--- Dataset records Enclosed Below ---

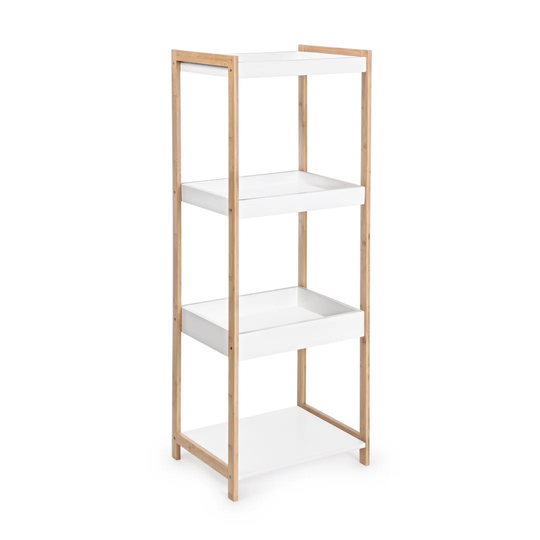 Katia 40 x 114cm Bathroom Shelf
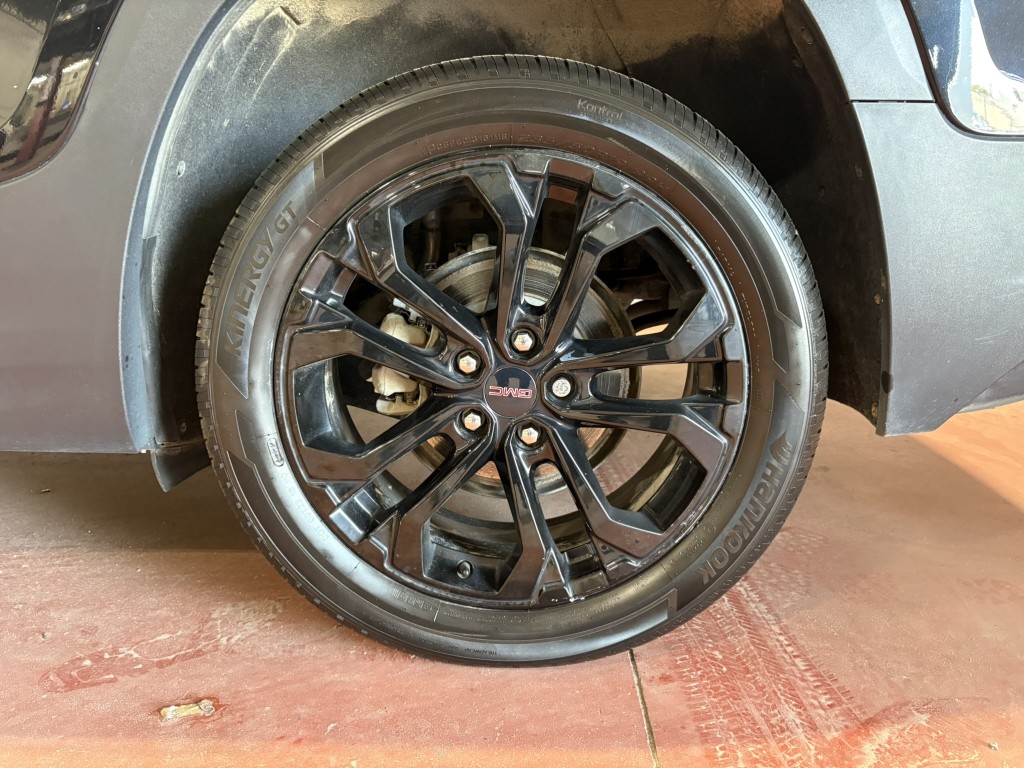 2022 GMC Terrain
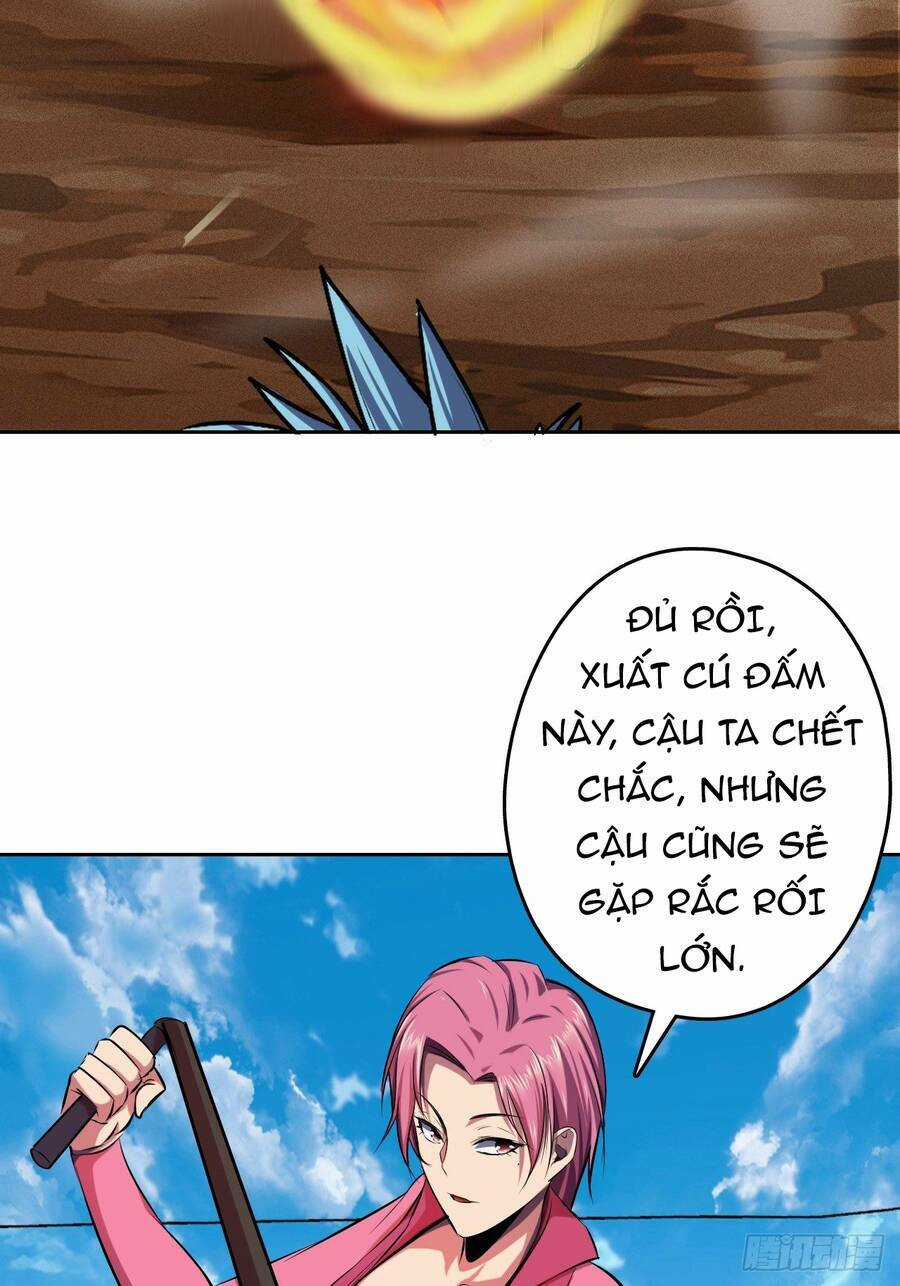 Chúa Tể Vực Thẳm Chapter 15 trang 57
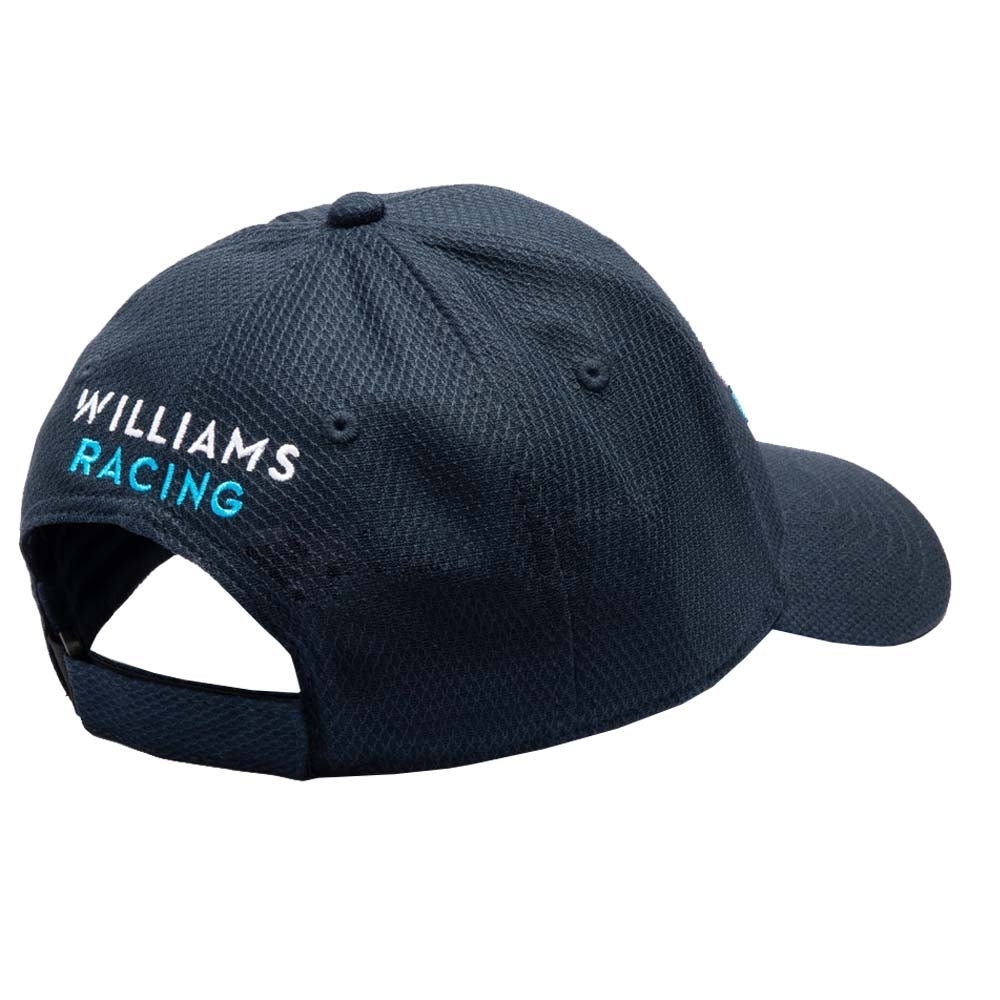 2022 Williams Racing Team Cap (Navy)_1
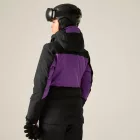 Dare2be Carve It Jacket Női síkabát 35000 mm lila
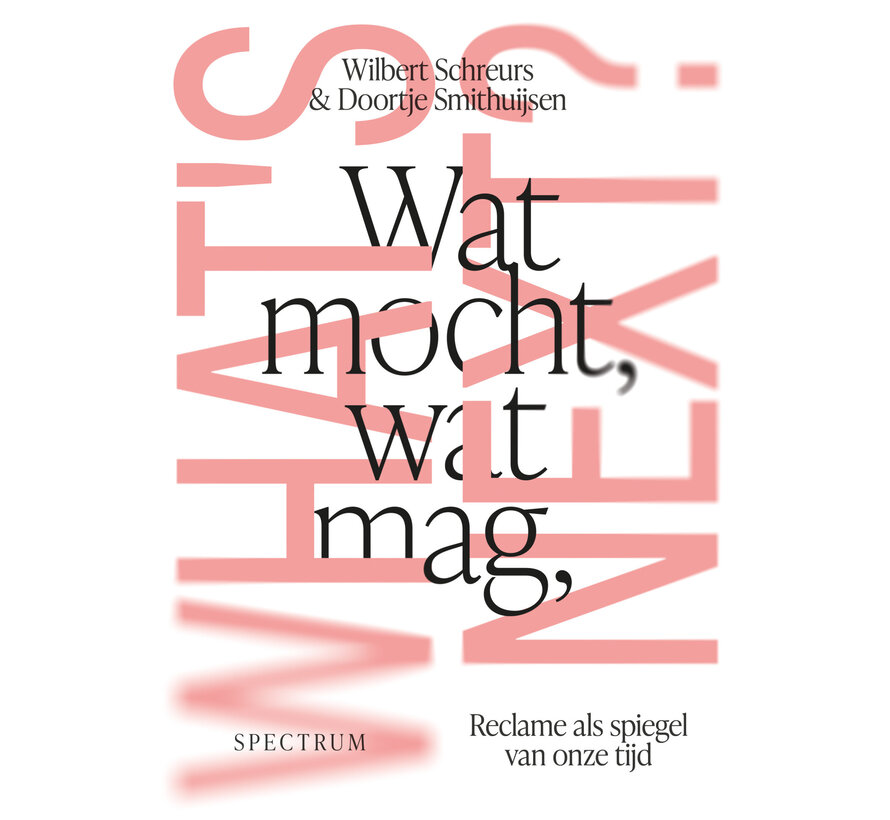 Wat mocht, wat mag, what's next?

--- End of Enclosed Dataset records ---

*Task description:*
Update the listing by replacing every "2022" with "2023", leaving everything else as it is. Give only the captions, without the pictures.

*Result of this exercise:*
 Katia 40 x 114cm Bathroom Shelf
 2023 GMC Terrain
 Chúa Tể Vực Thẳm Chapter 15 trang 57
 2023 Williams Racing Team Cap (Navy)_1
 Dare2be Carve It Jacket Női síkabát 35000 mm lila
 Wat mocht, wat mag, what's next?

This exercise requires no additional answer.